Exercise brief: An exact copy of the lines from the start of the material below through the line containing "INVENTORY OPTIMISATION" is the required answer, and it includes no pictures.

+++ Given data

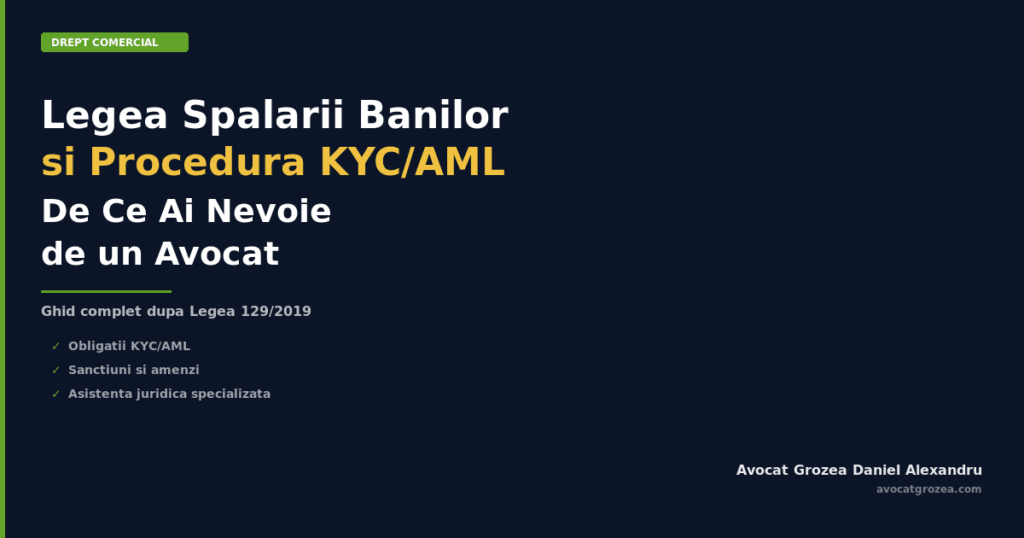 DREPT COMERCIAL

Legea Spalarii Banilor
si Procedura KYC/AML
De Ce Ai Nevoie
de un Avocat

Ghid complet dupa Legea 129/2019

✓ Obligatii KYC/AML
✓ Sanctiuni si amenzi
✓ Asistenta juridica specializata

Avocat Grozea Daniel Alexandru
avocatgrozea.com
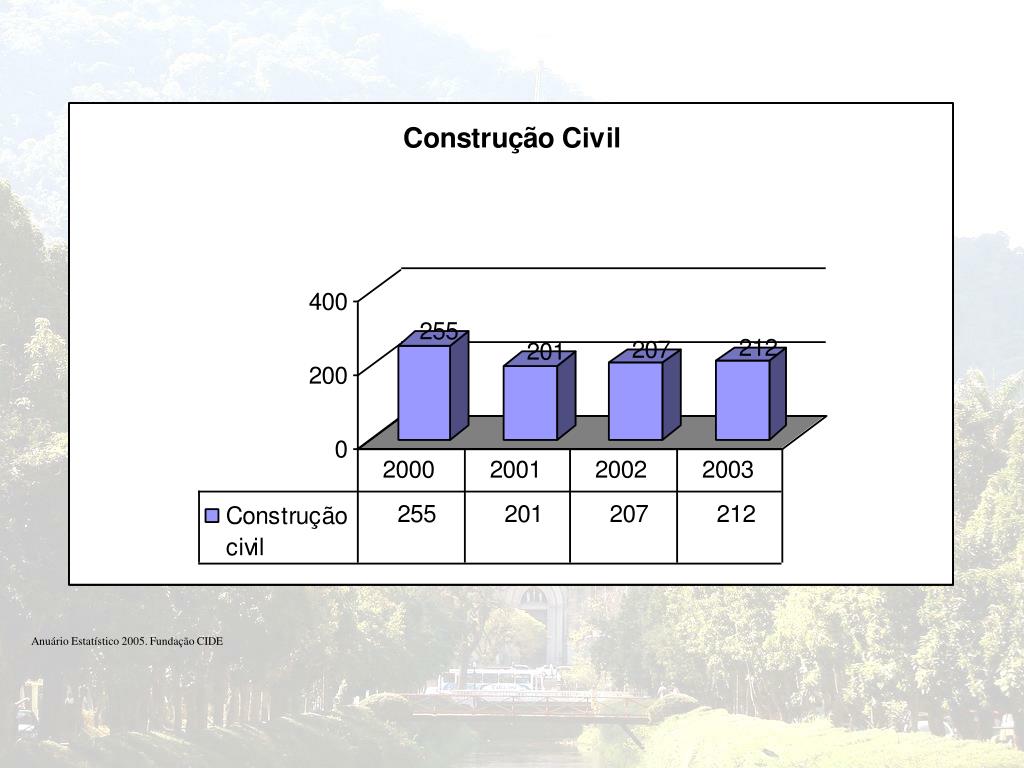 Construção Civil

400
200
0

255
201
207
212

| | 2000 | 2001 | 2002 | 2003 |
|---|---|---|---|---|
| Construção civil | 255 | 201 | 207 | 212 |

Anuário Estatístico 2005. Fundação CIDE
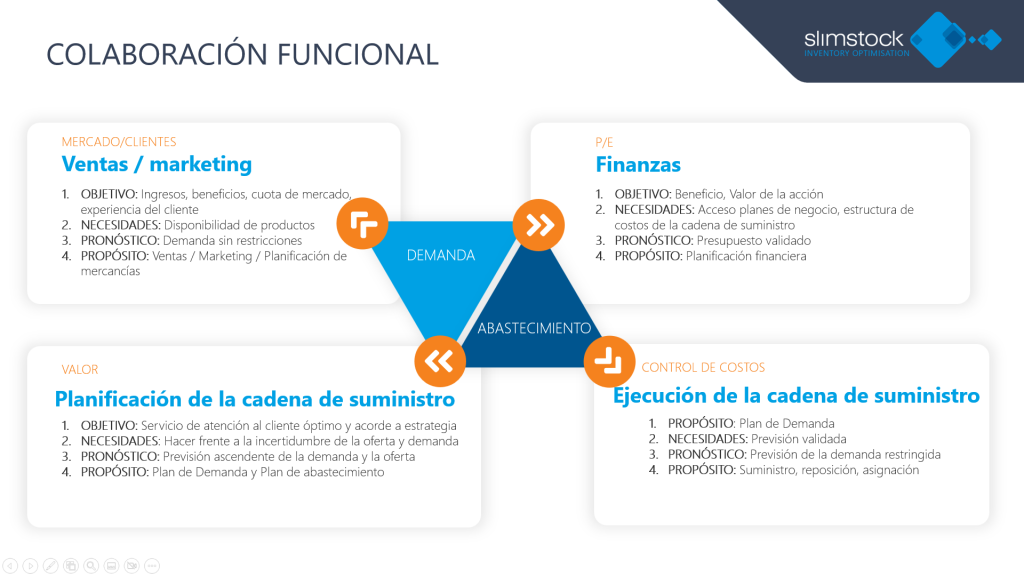 COLABORACIÓN FUNCIONAL

slimstock
INVENTORY OPTIMISATION

MERCADO/CLIENTES
Ventas / marketing
1. OBJETIVO: Ingresos, beneficios, cuota de mercado, experiencia del cliente
2. NECESIDADES: Disponibilidad de productos
3. PRONÓSTICO: Demanda sin restricciones
4. PROPÓSITO: Ventas / Marketing / Planificación de mercancías

P/E
Finanzas
1. OBJETIVO: Beneficio, Valor de la acción
2. NECESIDADES: Acceso planes de negocio, estructura de costos de la cadena de suministro
3. PRONÓSTICO: Presupuesto validado
4. PROPÓSITO: Planificación financiera

DEMANDA
ABASTECIMIENTO

VALOR
Planificación de la cadena de suministro
1. OBJETIVO: Servicio de atención al cliente óptimo y acorde a estrategia
2. NECESIDADES: Hacer frente a la incertidumbre de la oferta y demanda
3. PRONÓSTICO: Previsión ascendente de la demanda y la oferta
4. PROPÓSITO: Plan de Demanda y Plan de abastecimiento

CONTROL DE COSTOS
Ejecución de la cadena de suministro
1. PROPÓSITO: Plan de Demanda
2. NECESIDADES: Previsión validada
3. PRONÓSTICO: Previsión de la demanda restringida
4. PROPÓSITO: Suministro, reposición, asignación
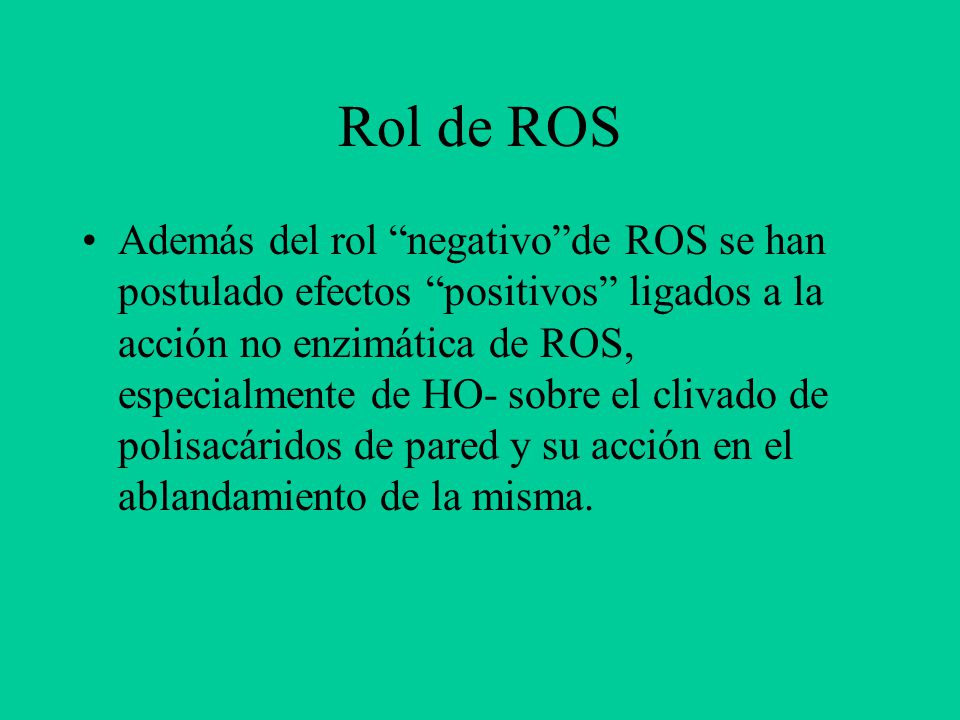 Rol de ROS

• Además del rol “negativo”de ROS se han postulado efectos “positivos” ligados a la acción no enzimática de ROS, especialmente de HO- sobre el clivado de polisacáridos de pared y su acción en el ablandamiento de la misma.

++++++

Task response:
 DREPT COMERCIAL

Legea Spalarii Banilor
si Procedura KYC/AML
De Ce Ai Nevoie
de un Avocat

Ghid complet dupa Legea 129/2019

✓ Obligatii KYC/AML
✓ Sanctiuni si amenzi
✓ Asistenta juridica specializata

Avocat Grozea Daniel Alexandru
avocatgrozea.com
 Construção Civil

400
200
0

255
201
207
212

| | 2000 | 2001 | 2002 | 2003 |
|---|---|---|---|---|
| Construção civil | 255 | 201 | 207 | 212 |

Anuário Estatístico 2005. Fundação CIDE
 COLABORACIÓN FUNCIONAL

slimstock
INVENTORY OPTIMISATION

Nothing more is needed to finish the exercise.